The Foead-papyrus collection (Foead; inv. n° 266)
is in possession of the Société Egyptienne de
Papyrologie in Caïro. This collection is dated from the
1st century B.C.
The collection was discovered in Egypt in 1939 and includes
parts from the Bible books of Genesis and Deuteronomy. The
Name cannot be found in the Genesis fragments, because the
text is incomplete. But, in the book of Deuteronomy, in the
midst of the Greek text, it is written 49 times in Hebrew
characters. The Tetragrammaton can be found three more times
in fragments that are not identified (fragments 116, 117 and
123).
IIn a commentary on this papyrus collection Paul Kahle
wrote in 'Studia Evangelica', edited by Kurt Aland, F. L.
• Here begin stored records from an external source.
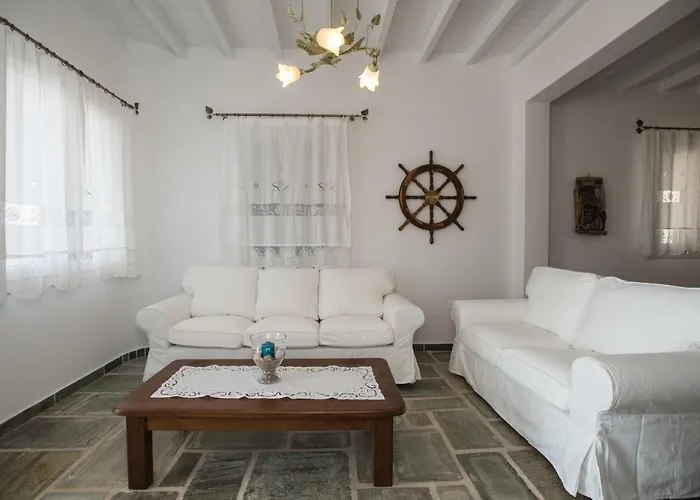 Venus Myconian Residences * Kalafati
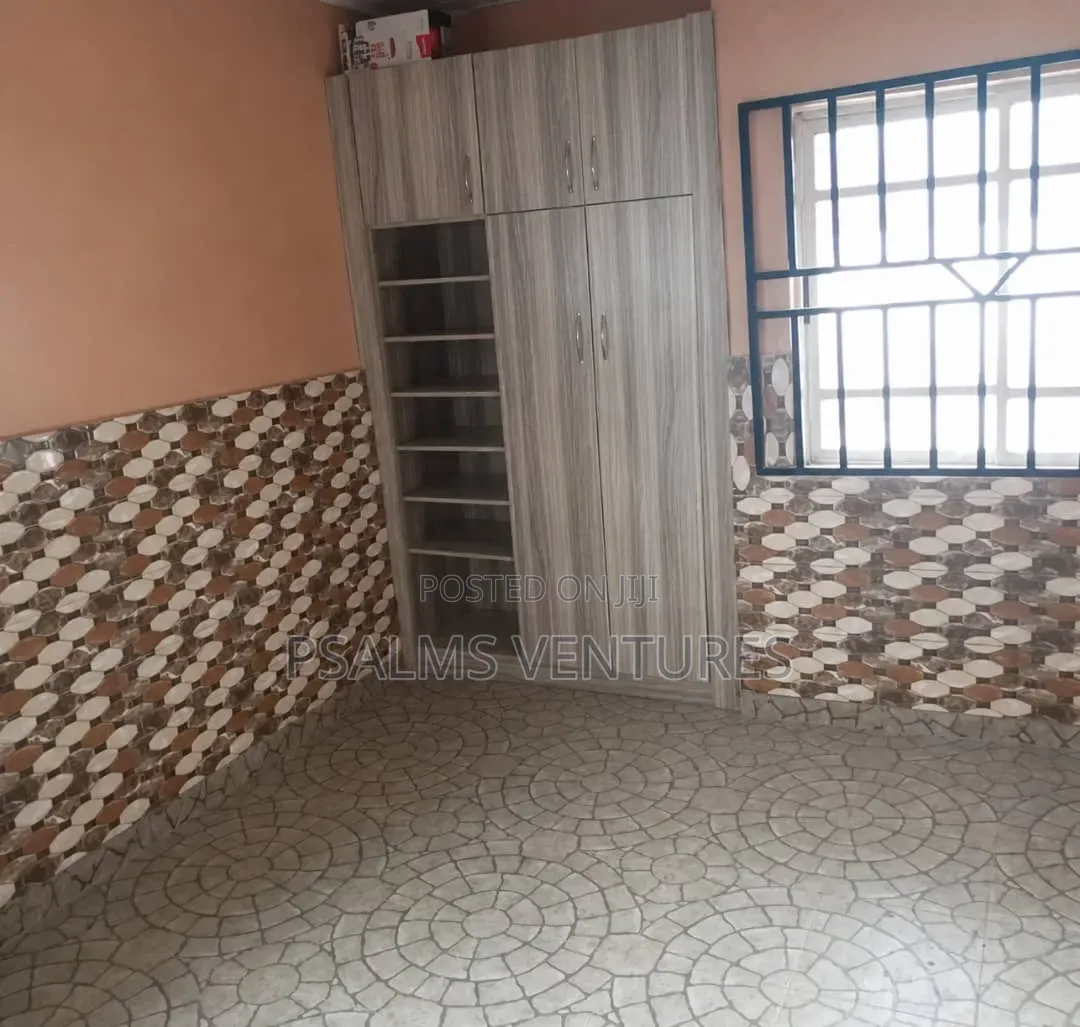 Furnished Mini Flat in Ojodu, Morgan Estate for rent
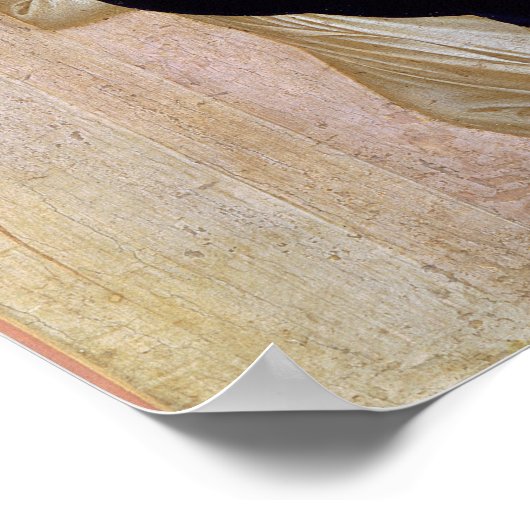 Der Traum des Unschuldigen III Poster (Ecke)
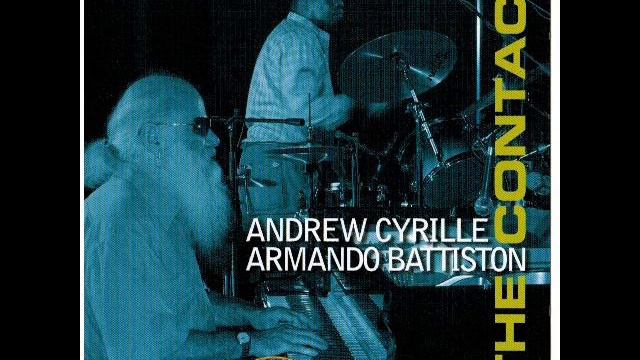 Armando Battiston & Andrew Cyrille : THE CONTACT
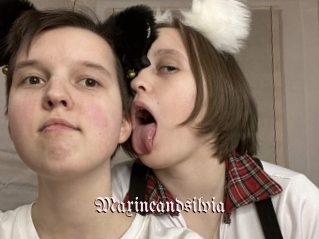maxineandsilvia Vidéos Fellations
Cross, Jean Danielou, Harald Riesenfeld and W. C. van Unnik,
Berlin 1959, page 614:
“A distinguishing characteristic of the papyrus
is the fact that the name of God is written as the Tetragrammaton
in Hebrew square-shape. Upon my request made for an examination
by father Vaccari in regards to the published fragments of
the papyrus, he came to the conclusion that the papyrus must
be written 400 years before the codex B, probably the most
perfect text of the Septuagint that has reached us".